→ Requirement: Copy the listing verbatim from the line that contains "What is the distance from the camera's" through the end of the listing, including both of those ends.

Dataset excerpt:
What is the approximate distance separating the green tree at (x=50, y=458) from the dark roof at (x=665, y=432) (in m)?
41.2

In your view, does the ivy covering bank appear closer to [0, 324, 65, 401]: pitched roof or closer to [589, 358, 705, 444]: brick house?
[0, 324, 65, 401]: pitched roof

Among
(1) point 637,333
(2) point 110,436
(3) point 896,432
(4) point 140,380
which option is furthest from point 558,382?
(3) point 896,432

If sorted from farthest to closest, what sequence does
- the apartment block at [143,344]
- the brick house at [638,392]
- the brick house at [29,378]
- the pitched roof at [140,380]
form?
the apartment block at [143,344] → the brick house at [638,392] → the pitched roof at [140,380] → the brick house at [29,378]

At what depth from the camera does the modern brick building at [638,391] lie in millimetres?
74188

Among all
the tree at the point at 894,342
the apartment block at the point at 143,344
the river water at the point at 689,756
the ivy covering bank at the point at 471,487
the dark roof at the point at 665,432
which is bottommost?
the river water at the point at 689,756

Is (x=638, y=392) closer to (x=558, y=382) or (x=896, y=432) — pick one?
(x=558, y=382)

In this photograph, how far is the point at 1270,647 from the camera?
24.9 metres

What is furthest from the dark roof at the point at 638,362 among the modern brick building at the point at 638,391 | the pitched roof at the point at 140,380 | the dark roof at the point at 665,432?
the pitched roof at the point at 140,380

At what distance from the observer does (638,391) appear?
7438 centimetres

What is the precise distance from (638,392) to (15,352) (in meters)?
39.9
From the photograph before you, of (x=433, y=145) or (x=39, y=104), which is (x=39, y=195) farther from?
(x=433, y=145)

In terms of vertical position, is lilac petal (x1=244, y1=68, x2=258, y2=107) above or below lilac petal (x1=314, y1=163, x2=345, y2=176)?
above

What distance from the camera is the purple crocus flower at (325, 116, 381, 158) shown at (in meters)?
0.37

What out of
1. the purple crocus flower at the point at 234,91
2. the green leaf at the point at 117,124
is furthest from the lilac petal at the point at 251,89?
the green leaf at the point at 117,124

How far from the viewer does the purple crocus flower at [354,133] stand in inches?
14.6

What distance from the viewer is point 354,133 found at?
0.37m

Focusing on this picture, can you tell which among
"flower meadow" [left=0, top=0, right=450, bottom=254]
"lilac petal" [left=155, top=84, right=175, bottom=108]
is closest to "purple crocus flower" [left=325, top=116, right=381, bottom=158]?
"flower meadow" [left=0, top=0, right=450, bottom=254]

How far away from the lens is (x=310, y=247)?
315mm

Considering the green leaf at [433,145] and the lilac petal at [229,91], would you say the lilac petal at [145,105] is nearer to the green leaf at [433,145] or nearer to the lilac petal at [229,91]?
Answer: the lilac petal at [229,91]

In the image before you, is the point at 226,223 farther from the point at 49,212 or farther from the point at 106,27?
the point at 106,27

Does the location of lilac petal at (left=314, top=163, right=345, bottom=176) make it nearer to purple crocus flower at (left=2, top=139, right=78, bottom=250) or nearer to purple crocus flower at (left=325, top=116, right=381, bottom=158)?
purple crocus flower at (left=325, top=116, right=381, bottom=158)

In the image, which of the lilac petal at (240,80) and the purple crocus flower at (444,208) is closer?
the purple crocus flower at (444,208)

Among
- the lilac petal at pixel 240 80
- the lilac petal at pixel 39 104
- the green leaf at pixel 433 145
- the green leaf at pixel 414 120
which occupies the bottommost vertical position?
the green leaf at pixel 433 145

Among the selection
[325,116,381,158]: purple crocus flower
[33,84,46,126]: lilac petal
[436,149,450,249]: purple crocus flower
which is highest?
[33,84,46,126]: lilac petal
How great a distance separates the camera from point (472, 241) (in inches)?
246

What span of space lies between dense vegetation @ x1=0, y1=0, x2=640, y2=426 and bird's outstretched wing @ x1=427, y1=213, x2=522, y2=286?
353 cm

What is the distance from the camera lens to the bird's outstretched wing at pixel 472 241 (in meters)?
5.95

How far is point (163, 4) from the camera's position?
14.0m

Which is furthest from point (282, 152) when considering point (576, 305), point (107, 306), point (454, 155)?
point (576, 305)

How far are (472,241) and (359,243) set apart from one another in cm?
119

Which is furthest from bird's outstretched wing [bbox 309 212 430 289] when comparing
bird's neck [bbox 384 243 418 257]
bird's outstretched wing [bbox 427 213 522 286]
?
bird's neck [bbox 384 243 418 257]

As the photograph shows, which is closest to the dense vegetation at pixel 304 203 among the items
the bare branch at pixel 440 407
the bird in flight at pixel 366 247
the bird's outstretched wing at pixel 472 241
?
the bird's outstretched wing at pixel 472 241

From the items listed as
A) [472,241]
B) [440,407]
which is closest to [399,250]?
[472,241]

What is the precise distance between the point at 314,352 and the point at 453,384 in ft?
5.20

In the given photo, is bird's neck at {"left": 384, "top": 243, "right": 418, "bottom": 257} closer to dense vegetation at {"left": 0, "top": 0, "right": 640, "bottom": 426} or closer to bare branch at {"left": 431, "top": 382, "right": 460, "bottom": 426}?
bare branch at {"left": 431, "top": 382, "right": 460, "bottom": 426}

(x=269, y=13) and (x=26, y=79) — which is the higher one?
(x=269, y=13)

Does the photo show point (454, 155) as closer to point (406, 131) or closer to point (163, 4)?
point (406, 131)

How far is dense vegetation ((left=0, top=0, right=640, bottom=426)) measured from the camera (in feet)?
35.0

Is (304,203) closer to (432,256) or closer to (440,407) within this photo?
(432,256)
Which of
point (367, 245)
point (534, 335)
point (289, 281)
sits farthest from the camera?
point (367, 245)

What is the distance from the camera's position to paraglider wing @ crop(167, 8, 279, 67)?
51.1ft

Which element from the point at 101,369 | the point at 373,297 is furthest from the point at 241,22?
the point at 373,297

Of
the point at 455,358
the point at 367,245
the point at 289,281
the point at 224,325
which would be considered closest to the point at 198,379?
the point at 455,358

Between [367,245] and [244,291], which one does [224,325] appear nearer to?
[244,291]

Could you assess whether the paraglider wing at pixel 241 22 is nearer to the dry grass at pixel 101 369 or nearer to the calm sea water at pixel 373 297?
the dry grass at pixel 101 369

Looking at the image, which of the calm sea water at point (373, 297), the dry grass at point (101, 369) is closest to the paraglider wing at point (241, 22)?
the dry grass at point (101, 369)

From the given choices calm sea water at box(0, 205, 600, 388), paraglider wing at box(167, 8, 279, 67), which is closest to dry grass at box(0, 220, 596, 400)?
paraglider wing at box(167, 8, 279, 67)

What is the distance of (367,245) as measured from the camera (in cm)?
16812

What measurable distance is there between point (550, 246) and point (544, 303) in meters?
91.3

→ Task response:
What is the distance from the camera's position to paraglider wing @ crop(167, 8, 279, 67)?
51.1ft

Which element from the point at 101,369 | the point at 373,297 is furthest from the point at 241,22?
the point at 373,297

Of
the point at 455,358
the point at 367,245
the point at 289,281
the point at 224,325
which would be considered closest to the point at 198,379?
the point at 455,358

Between [367,245] and [244,291], which one does [224,325] appear nearer to?
[244,291]

Could you assess whether the paraglider wing at pixel 241 22 is nearer to the dry grass at pixel 101 369 or nearer to the calm sea water at pixel 373 297?
the dry grass at pixel 101 369

Looking at the image, which of the calm sea water at point (373, 297), the dry grass at point (101, 369) is closest to the paraglider wing at point (241, 22)?
the dry grass at point (101, 369)

From the given choices calm sea water at box(0, 205, 600, 388), paraglider wing at box(167, 8, 279, 67), which is closest to dry grass at box(0, 220, 596, 400)?
paraglider wing at box(167, 8, 279, 67)

What is the distance of (367,245) as measured from the camera (in cm)?
16812

What measurable distance is there between point (550, 246) and point (544, 303) in meters?
91.3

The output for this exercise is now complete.